__Text segment__

>> START

Reports about the border wall prototypes first came out late last month. Photos, videos and stories have since been making their way online.

Trump tweeted a video of the prototypes on Wednesday, sparking renewed interest.

The prototypes are being built in "a remote section of the San Diego borderlands, according to an NPR report Thursday.

Four of them are made with reinforced concrete, while four others are being made with "other materials," The New York Times reported. One of them is topped with spikes.

The companies have until Thursday to finish the models, The Associated Press reported.

The prototypes must meet guidelines set out by the Customs and Border Protection agency, which include making the wall 18 to 30 feet high and the ability to withstand at least an hour of punishment from a sledgehammer, pickaxe, torch, chisel or battery-operated tools, according to the AP.

Six construction companies from Mississippi, Maryland, Alabama, Texas and Arizona are building the prototypes for a combined estimate of $20 million, paid by Customs and Border Protection, according to NPR.

The agency will later evaluate the wall prototypes.

"We want a better barrier. One that is hard to scale, hard to penetrate and hard to tunnel under," said Roy Villareal, chief of the San Diego Border Patrol, to NPR. "We're hoping innovation from private industry combined with our experience generates the next evolution of border security infrastructure.

Still, the proposed border wall is far from being started, according to Time magazine.

Funding for the wall, which is now estimated to be about $1.6 billion, remains at a standstill in Congress. Most recently, Democrats called for any of the walls funding to be removed from any bill that would reform the Deferred Action for Childhood Arrivals program, an Obama-era plan that kept 800,000 undocumented immigrants in the U.S., according to Time.

Trump reportedly made a deal with the Democrats to reform DACA, as long as he received border wall funding, according to Vox.

"The real issue with building a border wall is what the Congress does, not what the contractors do ... The price tag on this is enormous," said Doris Meissner, a senior fellow at the nonpartisan Migration Policy Institute, to NPR.

Leaders of San Diego and California have condemned the wall, too. The Golden State filed a lawsuit with the Trump administration over the plan to build the wall, Reuters reported.

>> END

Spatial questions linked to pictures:
>> START

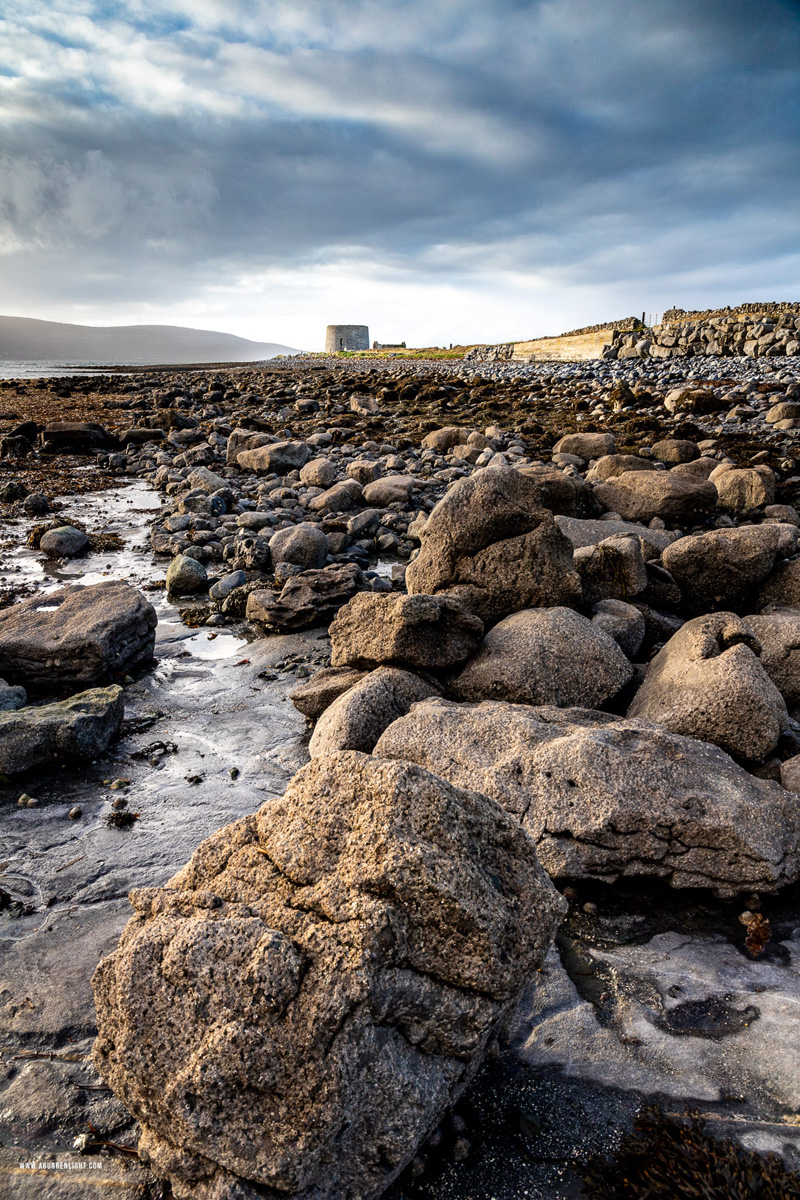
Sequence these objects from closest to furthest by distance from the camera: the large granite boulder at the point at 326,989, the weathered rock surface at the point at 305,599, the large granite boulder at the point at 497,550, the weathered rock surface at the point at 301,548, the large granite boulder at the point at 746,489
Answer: the large granite boulder at the point at 326,989 < the large granite boulder at the point at 497,550 < the weathered rock surface at the point at 305,599 < the weathered rock surface at the point at 301,548 < the large granite boulder at the point at 746,489

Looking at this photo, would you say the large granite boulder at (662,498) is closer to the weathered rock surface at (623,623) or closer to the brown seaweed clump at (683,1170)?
the weathered rock surface at (623,623)

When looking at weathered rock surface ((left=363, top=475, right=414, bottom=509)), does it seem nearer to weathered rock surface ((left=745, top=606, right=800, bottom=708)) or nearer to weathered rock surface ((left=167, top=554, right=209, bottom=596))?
weathered rock surface ((left=167, top=554, right=209, bottom=596))

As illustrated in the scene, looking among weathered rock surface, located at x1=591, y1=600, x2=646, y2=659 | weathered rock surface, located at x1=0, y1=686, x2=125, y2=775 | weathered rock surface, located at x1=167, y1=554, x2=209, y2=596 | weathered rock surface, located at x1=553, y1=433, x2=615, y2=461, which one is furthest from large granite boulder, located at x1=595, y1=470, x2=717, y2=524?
weathered rock surface, located at x1=0, y1=686, x2=125, y2=775

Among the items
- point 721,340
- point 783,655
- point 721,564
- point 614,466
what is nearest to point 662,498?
point 614,466

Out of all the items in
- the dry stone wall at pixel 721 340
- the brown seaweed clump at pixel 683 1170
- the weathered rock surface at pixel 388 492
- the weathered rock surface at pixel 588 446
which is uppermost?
the dry stone wall at pixel 721 340

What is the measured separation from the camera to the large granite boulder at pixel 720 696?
4.36m

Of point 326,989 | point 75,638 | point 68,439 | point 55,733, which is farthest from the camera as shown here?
point 68,439

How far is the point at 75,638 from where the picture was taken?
249 inches

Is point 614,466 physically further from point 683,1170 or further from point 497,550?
point 683,1170

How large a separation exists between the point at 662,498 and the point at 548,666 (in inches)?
214

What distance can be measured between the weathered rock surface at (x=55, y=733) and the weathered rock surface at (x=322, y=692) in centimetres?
146

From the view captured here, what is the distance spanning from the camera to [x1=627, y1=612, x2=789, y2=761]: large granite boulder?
14.3 ft

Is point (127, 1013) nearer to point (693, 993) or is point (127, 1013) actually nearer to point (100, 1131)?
point (100, 1131)

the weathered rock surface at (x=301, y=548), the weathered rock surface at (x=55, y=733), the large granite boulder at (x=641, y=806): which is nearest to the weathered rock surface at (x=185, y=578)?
the weathered rock surface at (x=301, y=548)
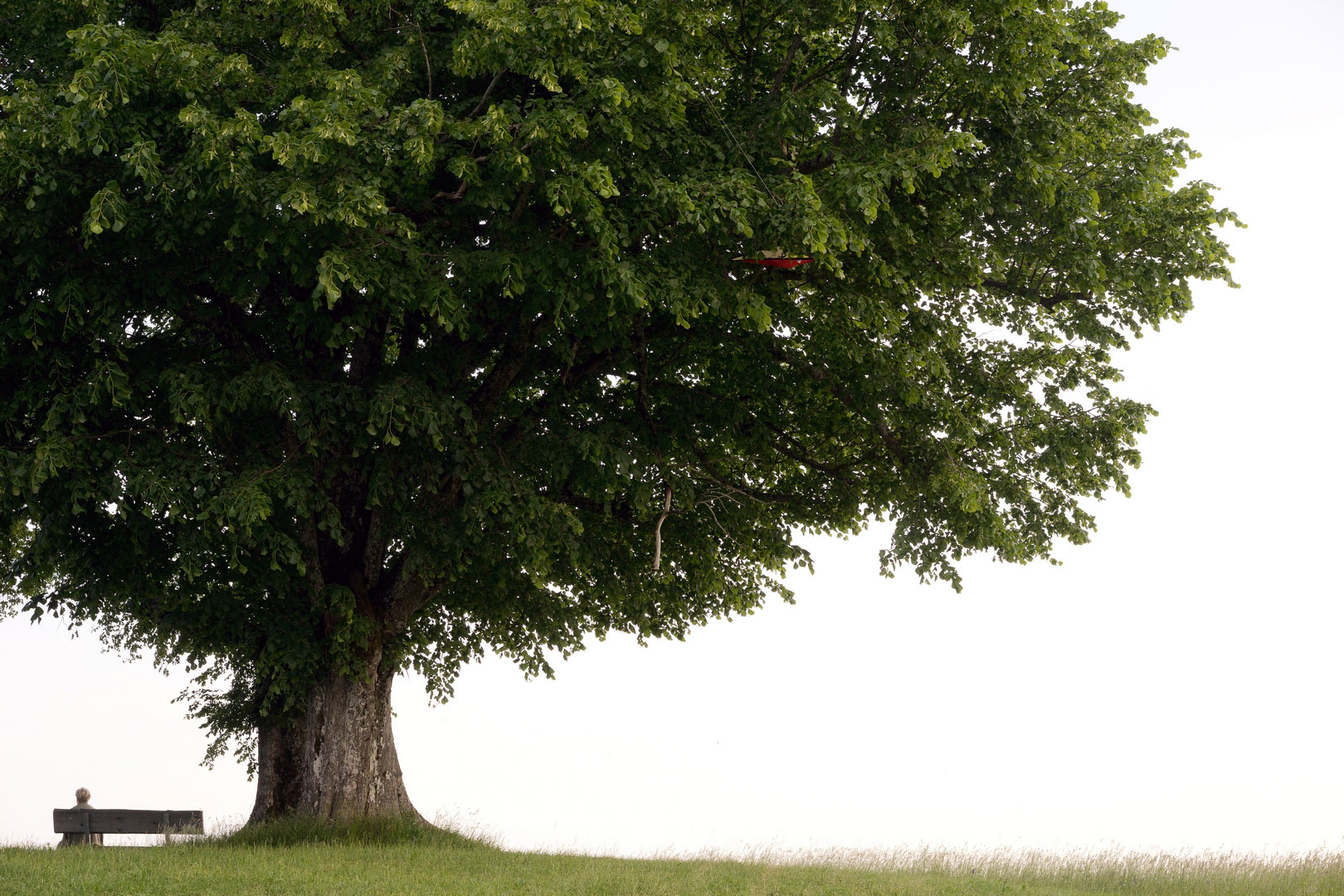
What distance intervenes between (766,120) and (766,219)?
1.74 meters

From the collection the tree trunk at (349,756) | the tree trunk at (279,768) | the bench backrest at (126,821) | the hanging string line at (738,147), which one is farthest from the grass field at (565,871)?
the hanging string line at (738,147)

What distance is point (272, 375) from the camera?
13305 millimetres

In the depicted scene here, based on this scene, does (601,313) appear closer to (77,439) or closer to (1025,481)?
(77,439)

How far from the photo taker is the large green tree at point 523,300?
40.0 ft

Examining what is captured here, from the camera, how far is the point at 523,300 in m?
14.0

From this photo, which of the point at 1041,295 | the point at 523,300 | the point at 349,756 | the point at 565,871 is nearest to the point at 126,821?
the point at 349,756

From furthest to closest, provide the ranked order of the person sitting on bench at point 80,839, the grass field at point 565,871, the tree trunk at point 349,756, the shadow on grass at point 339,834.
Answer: the person sitting on bench at point 80,839, the tree trunk at point 349,756, the shadow on grass at point 339,834, the grass field at point 565,871

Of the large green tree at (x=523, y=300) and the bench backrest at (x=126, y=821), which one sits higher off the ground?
the large green tree at (x=523, y=300)

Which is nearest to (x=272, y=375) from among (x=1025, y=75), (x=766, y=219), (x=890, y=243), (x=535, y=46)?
(x=535, y=46)

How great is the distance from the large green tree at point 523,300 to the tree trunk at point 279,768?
0.29ft

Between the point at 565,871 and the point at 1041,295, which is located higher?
the point at 1041,295

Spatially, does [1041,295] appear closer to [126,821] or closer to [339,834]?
[339,834]

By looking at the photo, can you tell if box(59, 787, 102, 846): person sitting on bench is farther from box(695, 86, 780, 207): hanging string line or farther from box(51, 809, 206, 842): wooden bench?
box(695, 86, 780, 207): hanging string line

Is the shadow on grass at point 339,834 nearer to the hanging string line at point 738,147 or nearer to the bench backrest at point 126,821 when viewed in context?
the bench backrest at point 126,821
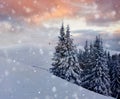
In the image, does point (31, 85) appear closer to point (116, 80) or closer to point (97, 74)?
point (97, 74)

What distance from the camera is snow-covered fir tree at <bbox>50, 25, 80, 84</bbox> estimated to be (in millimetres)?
33031

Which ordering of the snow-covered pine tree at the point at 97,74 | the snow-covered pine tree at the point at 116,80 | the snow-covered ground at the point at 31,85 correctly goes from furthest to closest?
the snow-covered pine tree at the point at 116,80 < the snow-covered pine tree at the point at 97,74 < the snow-covered ground at the point at 31,85

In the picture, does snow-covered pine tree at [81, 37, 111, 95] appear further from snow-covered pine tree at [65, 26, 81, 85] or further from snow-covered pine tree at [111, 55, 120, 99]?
snow-covered pine tree at [111, 55, 120, 99]

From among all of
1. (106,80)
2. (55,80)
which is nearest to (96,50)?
(106,80)

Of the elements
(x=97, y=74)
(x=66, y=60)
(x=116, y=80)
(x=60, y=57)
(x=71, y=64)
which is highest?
(x=60, y=57)

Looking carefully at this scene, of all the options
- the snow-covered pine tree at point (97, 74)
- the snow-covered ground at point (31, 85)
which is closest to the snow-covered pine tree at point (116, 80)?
the snow-covered pine tree at point (97, 74)

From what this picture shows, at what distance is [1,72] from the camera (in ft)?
32.3

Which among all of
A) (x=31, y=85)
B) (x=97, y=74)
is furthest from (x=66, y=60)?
(x=31, y=85)

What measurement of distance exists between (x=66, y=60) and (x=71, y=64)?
0.70 metres

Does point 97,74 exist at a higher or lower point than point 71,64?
lower

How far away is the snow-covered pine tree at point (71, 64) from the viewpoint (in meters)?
33.0

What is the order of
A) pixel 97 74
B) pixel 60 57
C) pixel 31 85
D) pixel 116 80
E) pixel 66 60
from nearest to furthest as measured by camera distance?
1. pixel 31 85
2. pixel 66 60
3. pixel 60 57
4. pixel 97 74
5. pixel 116 80

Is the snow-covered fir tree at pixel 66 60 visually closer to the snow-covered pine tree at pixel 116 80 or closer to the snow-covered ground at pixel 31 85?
the snow-covered pine tree at pixel 116 80

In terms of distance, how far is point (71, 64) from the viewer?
3331 cm
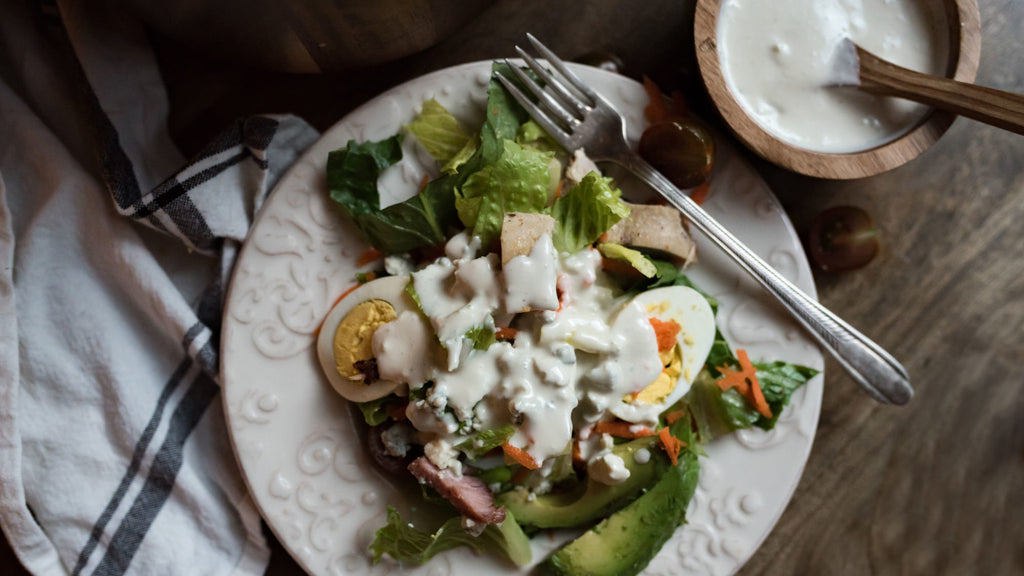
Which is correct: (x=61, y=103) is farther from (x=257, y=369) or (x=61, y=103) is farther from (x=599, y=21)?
(x=599, y=21)

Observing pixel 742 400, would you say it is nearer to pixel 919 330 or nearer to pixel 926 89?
pixel 919 330

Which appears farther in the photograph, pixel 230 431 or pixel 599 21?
pixel 599 21

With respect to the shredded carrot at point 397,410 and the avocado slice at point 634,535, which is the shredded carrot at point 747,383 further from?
the shredded carrot at point 397,410

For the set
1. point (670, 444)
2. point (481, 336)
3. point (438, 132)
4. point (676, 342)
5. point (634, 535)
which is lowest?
point (634, 535)

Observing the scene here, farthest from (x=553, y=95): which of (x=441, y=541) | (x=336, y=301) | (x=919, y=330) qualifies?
(x=919, y=330)

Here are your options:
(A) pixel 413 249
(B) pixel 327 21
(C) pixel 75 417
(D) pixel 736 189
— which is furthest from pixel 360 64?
(C) pixel 75 417

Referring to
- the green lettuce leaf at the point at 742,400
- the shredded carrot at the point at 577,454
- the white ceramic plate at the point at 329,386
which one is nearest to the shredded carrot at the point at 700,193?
the white ceramic plate at the point at 329,386

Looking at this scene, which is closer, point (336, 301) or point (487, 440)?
point (487, 440)

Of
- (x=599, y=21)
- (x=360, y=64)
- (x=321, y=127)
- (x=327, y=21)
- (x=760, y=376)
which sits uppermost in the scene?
(x=327, y=21)
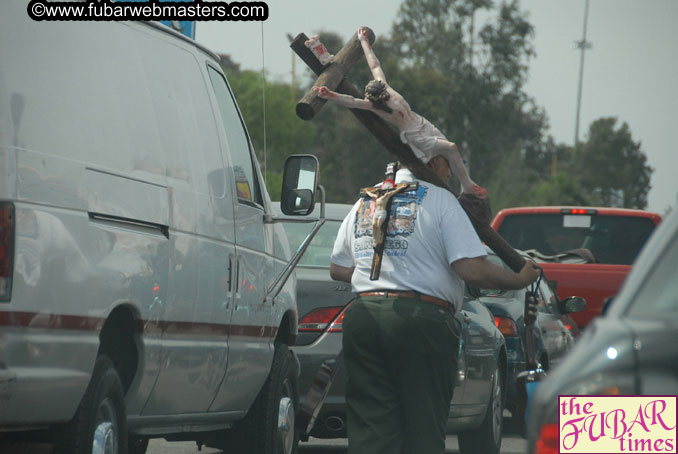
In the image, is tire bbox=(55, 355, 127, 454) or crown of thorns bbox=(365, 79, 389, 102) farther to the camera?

>> END

__Prompt 1__
Answer these from the article on the border wall prototypes:
(a) How many construction companies are building the prototypes?
(b) How high must the wall be under the Customs and Border Protection guidelines?
(c) Who is chief of the San Diego Border Patrol?
__Prompt 2__
Please copy the lines of the listing, starting at the line containing "Which appears farther" and ending at the end of the listing. Leave out the pictures.

__Final answer 1__
(a) Six.
(b) 18 to 30 feet.
(c) Roy Villareal.

__Final answer 2__
Which appears farther in the photograph, pixel 230 431 or pixel 599 21?
pixel 599 21

With respect to the shredded carrot at point 397,410 and the avocado slice at point 634,535, which is the shredded carrot at point 747,383 further from?
the shredded carrot at point 397,410

For the set
1. point (670, 444)
2. point (481, 336)
3. point (438, 132)
4. point (676, 342)
5. point (634, 535)
which is lowest?
point (634, 535)

Observing the scene here, farthest from (x=553, y=95): which of (x=441, y=541) | (x=336, y=301) | (x=919, y=330) qualifies?
(x=919, y=330)

Here are your options:
(A) pixel 413 249
(B) pixel 327 21
(C) pixel 75 417
(D) pixel 736 189
— which is furthest from pixel 360 64?
(C) pixel 75 417

Referring to
- the green lettuce leaf at the point at 742,400
- the shredded carrot at the point at 577,454
- the white ceramic plate at the point at 329,386
which one is nearest to the shredded carrot at the point at 700,193?
the white ceramic plate at the point at 329,386

Looking at this scene, which is closer, point (336, 301) or point (487, 440)?
point (487, 440)

Of
- (x=599, y=21)
- (x=360, y=64)
- (x=321, y=127)
- (x=327, y=21)
- (x=760, y=376)
which sits uppermost in the scene?
(x=327, y=21)
In the image, is tire bbox=(55, 355, 127, 454) or crown of thorns bbox=(365, 79, 389, 102) farther to the camera?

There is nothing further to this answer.